WHAT NEEDS TO BE DONE - Show all lines from the records below in which the string "this" is present.

● ● ●

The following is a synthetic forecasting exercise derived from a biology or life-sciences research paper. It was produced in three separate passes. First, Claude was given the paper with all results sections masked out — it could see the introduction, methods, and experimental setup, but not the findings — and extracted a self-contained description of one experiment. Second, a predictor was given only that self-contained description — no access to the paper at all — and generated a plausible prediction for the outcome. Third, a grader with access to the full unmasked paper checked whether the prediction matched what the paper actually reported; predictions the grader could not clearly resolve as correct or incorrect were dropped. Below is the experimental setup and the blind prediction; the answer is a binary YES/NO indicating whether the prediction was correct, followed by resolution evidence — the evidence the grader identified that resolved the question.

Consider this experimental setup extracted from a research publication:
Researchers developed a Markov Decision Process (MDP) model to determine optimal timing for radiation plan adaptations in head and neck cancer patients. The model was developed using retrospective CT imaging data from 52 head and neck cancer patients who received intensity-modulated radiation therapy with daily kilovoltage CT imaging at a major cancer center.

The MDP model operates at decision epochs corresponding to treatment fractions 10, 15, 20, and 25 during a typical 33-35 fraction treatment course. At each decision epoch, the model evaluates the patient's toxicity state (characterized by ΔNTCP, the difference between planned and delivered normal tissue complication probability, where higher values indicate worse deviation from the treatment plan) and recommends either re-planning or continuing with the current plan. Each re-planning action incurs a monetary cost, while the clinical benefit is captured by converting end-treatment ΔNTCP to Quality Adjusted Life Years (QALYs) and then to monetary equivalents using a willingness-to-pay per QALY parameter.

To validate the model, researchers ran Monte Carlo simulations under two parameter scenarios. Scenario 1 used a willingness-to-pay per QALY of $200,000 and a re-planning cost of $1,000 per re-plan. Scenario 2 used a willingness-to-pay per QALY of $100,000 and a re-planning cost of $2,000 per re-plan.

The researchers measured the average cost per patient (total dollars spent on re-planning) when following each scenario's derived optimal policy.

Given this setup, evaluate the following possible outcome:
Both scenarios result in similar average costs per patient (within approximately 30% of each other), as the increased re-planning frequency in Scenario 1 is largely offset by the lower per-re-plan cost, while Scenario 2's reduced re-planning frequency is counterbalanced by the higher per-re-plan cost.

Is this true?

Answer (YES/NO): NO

● ● ●

WRITTEN SOLUTION -
Consider this experimental setup extracted from a research publication:
Given this setup, evaluate the following possible outcome:
Is this true?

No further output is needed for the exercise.